Indexing and Parallel Query Processing Support for Visualizing Climate Datasets
by Y. Su, G. Agrawal, and J. Woodring

With increasing emphasis on analysis of large-scale scientific data, and with growing dataset sizes, a number of new challenges are arising. Particularly, novel data management solutions are needed, which can work together with the existing tools. This paper examines indexing support for supporting high-level queries (primarily those for sub setting) on array-based scientific datasets. This work is motivated by the limitations arising in visualizing climate datasets (stored in Net CDF), using tools like Para View. We have developed a new indexing strategy, which can help support a variety of sub setting queries over these datasets, including those requiring sub setting over dimensions/coordinates and those involving variable values. Our approach is based on bitmaps, but involves use of two-level indices and careful partitioning, based on query profiles. We also show how our indexing support can be used for sub setting operations executed in parallel. We compare our solutions against a number of other solutions, and demonstrate that our method is more effective.

In-situ Sampling of a Large-Scale Particle Simulation for Interactive Visualization and Analysis
by Jonathan L. Woodring, James P. Ahrens, Jeannette A. Figg, Joanne R. Wendelberger, and Katrin Heitmann

We describe a simulation-time random sampling of a large-scale particle simulation, the RoadRunner Universe MC3 cosmological simulation, for interactive post-analysis and visualization. Simulation data generation rates will continue to be far greater than storage bandwidth rates by many orders of magnitude. This implies that only a very small fraction of data generated by a simulation can ever be stored and subsequently post-analyzed. The limiting factors in this situation are similar to the problem in many population surveys: there aren't enough human resources to query a large population. To cope with the lack of resources, statistical sampling techniques are used to create a representative data set of a large population. Following this analogy, we propose to store a simulation-time random sampling of the particle data for post-analysis, with level-of-detail organization, to cope with the bottlenecks. A sample is stored directly from the simulation in a level-of-detail format for post-visualization and analysis, which amortizes the cost of post-processing and reduces workflow time. Additionally by sampling during the simulation, we are able to analyze the entire particle population to record full population statistics and quantify sample error.

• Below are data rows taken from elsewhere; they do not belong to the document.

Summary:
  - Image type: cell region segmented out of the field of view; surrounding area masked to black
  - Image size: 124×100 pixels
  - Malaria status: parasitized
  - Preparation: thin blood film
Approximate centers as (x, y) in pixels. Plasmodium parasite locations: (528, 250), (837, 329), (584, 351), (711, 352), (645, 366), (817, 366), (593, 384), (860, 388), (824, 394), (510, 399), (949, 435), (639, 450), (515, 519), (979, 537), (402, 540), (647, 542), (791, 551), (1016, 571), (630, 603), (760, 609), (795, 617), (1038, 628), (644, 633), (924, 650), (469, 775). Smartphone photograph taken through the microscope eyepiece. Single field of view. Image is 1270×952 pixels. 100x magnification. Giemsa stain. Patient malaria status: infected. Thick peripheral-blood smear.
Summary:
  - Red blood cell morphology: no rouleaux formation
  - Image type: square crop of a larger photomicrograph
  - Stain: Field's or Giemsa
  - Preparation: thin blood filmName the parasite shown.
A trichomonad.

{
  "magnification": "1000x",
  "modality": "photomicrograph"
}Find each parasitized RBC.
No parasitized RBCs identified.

Revisiting Wavelet Compression for Large-Scale Climate Data using JPEG 2000 and Ensuring Data Precision
by J. Woodring, S. Mniszewski, C. Brislawn, D. DeMarle and J. Ahrens

We revisit wavelet compression by using a standards-based method to reduce large-scale data sizes for production scientific computing. Many of the bottlenecks in visualization and analysis come from limited bandwidth in data movement, from storage to networks. The majority of the processing time for visualization and analysis is spent reading or writing large-scale data or moving data from a remote site in a distance scenario. Using wavelet compression in JPEG 2000, we provide a mechanism to vary data transfer time versus data quality, so that a domain expert can improve data transfer time while quantifying compression effects on their data. By using a standards-based method, we are able to provide scientists with the state-of-the-art wavelet compression from the signal processing and data compression community, suitable for use in a production computing environment. To quantify compression effects, we focus on measuring bit rate versus maximum error as a quality metric to provide precision guarantees for scientific analysis on remotely compressed POP (Parallel Ocean Program) data.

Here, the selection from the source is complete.